- _Document excerpt_
┄┄┄┄┄┄┄┄┄┄

I’m also very glad to see the possibility of putting the best construction on everything being broached again. Critical thinking of that kind was the handmaiden of progressivism–we all were supposed to reject what we were taught to make way for the future. There’s millennia of human experience that has to be treated as fundamentally inferior to today (and valuable only inasmuch as it led us to today). That’s a lot of stuff to reject, so it’s no wonder that students were taught to think “critically”. Of course as the author says, the skills that allow one to actually find truth were left to atrophy, and that same skepticism is turned in on itself.
Excessive critical thinking is rooted in a deeper problem, a lack of decent respect for traditional authority. Especially since the Sixties and Seventies, academia, the media, and entertainment industry often disparage the authority of traditional church, military, and other critical institutions.
As for academia, Thomas Sowell is out with a new book, Intellectuals and Society that takes on the dominant leftist intellectuals who both resent and disparage established authority except their own. Bill Buckley classically expressed this by saying that he would prefer to be ruled by the first 400 names in the Boston phone book than by the faculty of Harvard.
Personally, I was fortunate in school and college to study under a few excellent teachers who balanced respect for serious authority with the ability to cautiously question its assorted underlying assumptions
Sorry, the link to Sowell’s book is Here.
I think it was a good piece, although I find the focus on “guiding” to be entertaining, since in my view (which is the right one), any educator is, whether consciously or subconsciously, simultaneously, both a guide and a provider of viewpoints / knowledge.
Persons who emphasize the “guide approach” vs the “provide approach” often are less more explicit about what they teach and think is worth learning. Further, they often disparagingly say of these “provide knowledge”-persons that they simply “teach a received canon”. In truth, even if we emphasize that we are guides, guides must provide knowledge and depending on the kind of guidance needed, either seek to influence others, or make sure that they follow the right paths…
For me, the question is more, what kind of provider of knowledge and guide are you? Are you one that can greatly appreciate the wisdom (whatever is good, true, beautiful…) of much of what Mr. Roth says, or not?
~Nathan
~Nathan
are *less* explicit
When I worked in higher ed I attended a critical thinking seminar by CT guru Richard Paul. Of the numerous sessions I attended, I found out that critical thinking was generally used as a method to undermine absolute truths. In other words, it was used in the service of postmodernism. Paul himself refused to talk to me about crtical thinking as tool to discover absolutes. What Michael Roth writes is well said, and hopefully a good sign.
When I was taking literature courses at UW-Madison many years ago, there were two kinds of teachers there. The ones I appreciated were those who thought we could learn a great deal from Shakespeare, Milton and others. The other teachers thought they were more intelligent than the authors, and were critical of their books and sometimes of the authors themselves. I hope that style of teaching is replaced with a healthy respect for the accomplishments of great authors.

┄┄┄┄┄┄┄┄┄┄

- _Tasks for this exercise_
1. In the comments on critical thinking, shorten the paragraph beginning "When I was taking literature courses at UW-Madison" while keeping its main facts.
2. Using the comments on critical thinking, explain in one to three sentences why it was "no wonder that students were taught to think 'critically'."

┄┄┄┄┄┄┄┄┄┄

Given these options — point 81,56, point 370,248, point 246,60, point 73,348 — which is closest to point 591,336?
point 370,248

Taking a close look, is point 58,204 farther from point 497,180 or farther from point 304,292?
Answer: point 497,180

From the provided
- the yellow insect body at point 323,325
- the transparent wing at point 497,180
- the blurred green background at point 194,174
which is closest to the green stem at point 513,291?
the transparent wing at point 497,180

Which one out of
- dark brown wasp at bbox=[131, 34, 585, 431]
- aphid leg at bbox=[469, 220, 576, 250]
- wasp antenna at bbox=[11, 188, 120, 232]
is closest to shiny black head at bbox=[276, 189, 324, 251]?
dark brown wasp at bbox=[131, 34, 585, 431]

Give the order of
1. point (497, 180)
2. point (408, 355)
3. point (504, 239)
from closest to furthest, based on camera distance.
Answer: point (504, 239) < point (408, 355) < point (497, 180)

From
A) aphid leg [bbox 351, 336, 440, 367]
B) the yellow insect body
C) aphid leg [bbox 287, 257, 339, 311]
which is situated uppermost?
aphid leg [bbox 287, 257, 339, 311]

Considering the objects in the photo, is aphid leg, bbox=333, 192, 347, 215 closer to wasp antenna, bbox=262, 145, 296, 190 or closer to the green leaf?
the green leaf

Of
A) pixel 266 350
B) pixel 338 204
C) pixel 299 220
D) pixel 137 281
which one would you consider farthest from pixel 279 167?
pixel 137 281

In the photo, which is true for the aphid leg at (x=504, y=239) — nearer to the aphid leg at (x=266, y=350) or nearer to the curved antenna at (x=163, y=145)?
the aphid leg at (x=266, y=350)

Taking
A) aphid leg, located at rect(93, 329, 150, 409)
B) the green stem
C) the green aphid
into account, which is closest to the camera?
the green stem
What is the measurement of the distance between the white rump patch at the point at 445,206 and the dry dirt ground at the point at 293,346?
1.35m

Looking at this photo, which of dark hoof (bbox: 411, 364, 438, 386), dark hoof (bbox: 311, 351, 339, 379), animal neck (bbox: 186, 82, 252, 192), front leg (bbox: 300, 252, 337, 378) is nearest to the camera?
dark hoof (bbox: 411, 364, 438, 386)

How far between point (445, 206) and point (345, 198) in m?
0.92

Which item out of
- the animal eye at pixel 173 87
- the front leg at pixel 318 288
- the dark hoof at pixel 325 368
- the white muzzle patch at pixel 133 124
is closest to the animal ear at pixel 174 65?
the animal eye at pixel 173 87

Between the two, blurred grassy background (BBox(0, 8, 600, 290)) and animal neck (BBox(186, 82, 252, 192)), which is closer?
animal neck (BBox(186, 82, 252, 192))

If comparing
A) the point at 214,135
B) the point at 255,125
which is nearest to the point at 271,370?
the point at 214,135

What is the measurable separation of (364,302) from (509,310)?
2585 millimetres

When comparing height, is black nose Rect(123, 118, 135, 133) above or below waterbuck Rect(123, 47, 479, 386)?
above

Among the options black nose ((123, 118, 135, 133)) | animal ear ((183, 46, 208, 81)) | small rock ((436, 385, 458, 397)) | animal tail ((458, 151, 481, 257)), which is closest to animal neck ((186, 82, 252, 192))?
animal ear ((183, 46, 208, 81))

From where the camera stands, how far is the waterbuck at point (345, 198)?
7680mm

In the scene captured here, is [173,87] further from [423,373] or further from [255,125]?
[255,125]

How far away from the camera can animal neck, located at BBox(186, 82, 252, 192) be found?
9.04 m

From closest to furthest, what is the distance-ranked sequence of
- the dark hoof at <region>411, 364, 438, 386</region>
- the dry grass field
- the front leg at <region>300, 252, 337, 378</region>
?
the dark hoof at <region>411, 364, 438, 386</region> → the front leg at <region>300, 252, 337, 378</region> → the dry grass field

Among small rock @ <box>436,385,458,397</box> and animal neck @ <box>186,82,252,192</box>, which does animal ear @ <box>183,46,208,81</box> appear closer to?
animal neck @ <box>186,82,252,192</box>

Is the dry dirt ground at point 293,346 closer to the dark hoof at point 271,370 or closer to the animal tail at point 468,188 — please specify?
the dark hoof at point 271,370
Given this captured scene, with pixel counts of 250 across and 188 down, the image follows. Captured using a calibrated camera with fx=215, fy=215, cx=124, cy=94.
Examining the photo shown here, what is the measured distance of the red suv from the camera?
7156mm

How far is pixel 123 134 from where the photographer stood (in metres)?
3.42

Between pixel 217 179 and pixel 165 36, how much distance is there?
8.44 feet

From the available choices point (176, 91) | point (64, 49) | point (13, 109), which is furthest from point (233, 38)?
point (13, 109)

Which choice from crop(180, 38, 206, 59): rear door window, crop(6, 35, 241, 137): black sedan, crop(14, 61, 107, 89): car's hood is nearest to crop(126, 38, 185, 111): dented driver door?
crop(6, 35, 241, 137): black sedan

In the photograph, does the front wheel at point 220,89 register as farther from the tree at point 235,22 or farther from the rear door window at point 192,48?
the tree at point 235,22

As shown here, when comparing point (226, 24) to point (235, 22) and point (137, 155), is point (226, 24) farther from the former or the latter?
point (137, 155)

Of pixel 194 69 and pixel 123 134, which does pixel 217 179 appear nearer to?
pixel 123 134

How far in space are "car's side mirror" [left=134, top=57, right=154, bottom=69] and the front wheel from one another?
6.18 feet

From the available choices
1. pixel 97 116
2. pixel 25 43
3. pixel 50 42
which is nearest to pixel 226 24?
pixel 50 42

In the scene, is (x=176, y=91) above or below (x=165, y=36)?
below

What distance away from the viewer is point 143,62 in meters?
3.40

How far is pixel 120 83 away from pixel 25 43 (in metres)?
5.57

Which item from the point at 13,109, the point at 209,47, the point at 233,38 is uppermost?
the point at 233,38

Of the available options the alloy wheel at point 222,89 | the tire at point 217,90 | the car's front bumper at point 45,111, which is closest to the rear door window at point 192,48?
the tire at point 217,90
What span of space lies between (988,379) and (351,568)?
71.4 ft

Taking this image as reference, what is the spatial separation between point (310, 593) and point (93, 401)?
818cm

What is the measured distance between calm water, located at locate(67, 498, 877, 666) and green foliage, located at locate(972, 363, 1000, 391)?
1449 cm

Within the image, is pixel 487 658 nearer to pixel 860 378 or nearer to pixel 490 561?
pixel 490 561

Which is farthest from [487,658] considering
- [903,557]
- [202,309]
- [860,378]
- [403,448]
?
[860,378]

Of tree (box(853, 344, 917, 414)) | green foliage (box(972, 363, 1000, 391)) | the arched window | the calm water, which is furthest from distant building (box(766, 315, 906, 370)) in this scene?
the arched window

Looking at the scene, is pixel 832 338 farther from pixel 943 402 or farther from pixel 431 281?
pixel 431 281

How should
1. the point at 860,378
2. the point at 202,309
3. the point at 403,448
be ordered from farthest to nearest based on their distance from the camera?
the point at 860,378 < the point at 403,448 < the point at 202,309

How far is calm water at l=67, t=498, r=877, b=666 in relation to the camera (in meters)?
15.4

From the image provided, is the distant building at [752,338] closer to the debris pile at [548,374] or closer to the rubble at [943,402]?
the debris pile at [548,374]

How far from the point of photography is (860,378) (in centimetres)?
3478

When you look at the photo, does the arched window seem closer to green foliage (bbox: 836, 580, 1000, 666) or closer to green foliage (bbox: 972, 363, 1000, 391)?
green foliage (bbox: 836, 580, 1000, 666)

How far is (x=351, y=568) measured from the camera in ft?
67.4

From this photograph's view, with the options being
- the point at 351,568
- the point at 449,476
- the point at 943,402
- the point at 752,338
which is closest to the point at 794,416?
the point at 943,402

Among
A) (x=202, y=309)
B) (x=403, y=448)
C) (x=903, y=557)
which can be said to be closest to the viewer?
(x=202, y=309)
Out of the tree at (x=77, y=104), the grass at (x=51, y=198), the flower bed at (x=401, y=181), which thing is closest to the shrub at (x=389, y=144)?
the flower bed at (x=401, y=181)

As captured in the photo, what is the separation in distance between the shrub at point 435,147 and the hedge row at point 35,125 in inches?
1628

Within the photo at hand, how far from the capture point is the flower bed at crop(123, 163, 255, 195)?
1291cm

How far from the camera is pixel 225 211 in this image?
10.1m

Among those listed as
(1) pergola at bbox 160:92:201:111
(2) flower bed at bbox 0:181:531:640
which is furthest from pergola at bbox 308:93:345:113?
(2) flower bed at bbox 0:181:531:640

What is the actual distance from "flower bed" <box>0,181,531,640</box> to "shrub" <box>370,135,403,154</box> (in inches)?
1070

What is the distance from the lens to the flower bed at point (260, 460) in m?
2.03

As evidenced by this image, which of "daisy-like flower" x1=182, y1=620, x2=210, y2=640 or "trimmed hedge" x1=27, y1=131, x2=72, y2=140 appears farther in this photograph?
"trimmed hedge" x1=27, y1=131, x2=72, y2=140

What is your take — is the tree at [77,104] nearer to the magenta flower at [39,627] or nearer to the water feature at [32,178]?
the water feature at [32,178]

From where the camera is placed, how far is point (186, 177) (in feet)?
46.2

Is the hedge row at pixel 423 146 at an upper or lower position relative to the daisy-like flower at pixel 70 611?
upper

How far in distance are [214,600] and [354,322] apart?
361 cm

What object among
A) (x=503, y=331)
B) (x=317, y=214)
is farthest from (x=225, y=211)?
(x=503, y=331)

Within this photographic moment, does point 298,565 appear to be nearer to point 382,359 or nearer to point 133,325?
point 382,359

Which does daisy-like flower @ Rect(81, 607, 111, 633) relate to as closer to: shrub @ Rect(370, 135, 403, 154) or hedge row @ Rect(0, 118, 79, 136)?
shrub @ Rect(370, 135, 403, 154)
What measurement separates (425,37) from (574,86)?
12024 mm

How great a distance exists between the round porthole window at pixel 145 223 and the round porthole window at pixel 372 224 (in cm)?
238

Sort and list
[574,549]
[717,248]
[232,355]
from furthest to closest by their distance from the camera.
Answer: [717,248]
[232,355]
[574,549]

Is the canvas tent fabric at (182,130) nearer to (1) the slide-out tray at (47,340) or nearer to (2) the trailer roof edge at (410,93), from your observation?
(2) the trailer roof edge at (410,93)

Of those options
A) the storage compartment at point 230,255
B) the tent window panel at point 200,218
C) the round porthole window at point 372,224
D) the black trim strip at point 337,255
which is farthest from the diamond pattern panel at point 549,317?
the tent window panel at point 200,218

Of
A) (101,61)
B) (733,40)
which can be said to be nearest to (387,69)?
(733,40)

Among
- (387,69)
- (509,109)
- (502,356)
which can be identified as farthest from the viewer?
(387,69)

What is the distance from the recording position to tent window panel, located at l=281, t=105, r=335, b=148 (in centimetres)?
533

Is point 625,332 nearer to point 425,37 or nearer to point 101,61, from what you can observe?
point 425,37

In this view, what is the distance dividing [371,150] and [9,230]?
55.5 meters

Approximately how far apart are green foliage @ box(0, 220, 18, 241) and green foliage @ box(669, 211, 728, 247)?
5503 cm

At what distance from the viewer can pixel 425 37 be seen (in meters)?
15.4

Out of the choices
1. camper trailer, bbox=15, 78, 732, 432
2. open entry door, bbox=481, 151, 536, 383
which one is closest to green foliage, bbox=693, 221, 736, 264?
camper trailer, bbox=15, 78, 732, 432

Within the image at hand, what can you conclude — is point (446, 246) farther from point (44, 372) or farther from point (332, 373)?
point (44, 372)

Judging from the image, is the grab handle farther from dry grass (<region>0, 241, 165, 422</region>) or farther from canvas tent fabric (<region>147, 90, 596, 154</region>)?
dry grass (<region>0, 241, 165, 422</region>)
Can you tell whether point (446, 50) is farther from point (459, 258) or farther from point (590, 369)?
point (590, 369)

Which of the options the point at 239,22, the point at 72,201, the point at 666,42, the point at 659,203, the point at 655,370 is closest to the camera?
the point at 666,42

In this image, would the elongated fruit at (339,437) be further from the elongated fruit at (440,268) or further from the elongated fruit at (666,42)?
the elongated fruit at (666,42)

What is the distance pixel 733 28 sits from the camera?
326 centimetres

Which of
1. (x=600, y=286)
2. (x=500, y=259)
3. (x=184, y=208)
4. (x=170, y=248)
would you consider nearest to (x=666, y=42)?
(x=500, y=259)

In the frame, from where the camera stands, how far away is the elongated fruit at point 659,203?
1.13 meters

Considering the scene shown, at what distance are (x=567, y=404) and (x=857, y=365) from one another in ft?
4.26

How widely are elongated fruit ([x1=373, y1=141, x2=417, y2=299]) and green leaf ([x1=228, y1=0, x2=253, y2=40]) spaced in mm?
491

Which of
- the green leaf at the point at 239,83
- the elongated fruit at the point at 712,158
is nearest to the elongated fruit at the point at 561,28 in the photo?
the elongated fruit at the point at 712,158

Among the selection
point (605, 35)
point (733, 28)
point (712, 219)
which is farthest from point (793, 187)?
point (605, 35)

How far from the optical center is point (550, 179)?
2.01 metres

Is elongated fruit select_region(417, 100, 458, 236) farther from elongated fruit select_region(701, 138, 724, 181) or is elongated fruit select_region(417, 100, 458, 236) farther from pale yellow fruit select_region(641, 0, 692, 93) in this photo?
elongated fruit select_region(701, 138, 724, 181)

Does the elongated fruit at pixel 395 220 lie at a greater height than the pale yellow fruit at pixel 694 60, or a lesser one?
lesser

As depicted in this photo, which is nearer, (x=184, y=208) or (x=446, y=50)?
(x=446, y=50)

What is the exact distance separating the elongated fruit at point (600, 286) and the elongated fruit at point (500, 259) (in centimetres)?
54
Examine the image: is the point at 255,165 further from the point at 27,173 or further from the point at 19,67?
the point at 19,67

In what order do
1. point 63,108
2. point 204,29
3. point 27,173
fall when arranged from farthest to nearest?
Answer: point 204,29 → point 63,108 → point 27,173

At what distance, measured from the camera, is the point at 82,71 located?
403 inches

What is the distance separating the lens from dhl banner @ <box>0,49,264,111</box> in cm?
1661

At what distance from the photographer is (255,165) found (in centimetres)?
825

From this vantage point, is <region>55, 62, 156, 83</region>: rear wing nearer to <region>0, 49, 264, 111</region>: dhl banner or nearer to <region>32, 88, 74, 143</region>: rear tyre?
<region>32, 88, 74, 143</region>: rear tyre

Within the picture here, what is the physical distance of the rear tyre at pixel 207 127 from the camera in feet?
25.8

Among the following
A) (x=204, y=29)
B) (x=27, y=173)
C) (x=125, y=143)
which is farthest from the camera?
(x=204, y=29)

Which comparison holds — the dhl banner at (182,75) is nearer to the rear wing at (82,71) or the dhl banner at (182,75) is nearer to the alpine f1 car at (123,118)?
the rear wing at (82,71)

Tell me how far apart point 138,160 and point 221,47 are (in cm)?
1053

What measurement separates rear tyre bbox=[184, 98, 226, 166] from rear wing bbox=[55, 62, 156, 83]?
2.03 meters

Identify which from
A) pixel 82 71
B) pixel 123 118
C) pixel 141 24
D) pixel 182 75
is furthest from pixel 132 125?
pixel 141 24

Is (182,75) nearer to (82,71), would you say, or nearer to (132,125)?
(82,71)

┄┄┄┄┄┄┄┄┄┄

- _Results of the tasks_
1. Years ago in literature courses at UW-Madison, the writer found two kinds of teachers. One kind was valued by the writer and believed students could learn much from Shakespeare, Milton and others. The other kind thought themselves smarter than the authors and criticized their books and sometimes the authors themselves. The writer hopes the second style gives way to a healthy respect for what great authors accomplished.

2. Critical thinking served progressivism, which required rejecting what people had been taught in order to make way for the future. That meant treating millennia of human experience as fundamentally inferior to today and valuable only because it led to today. With so much to reject, teaching students to think "critically" followed naturally.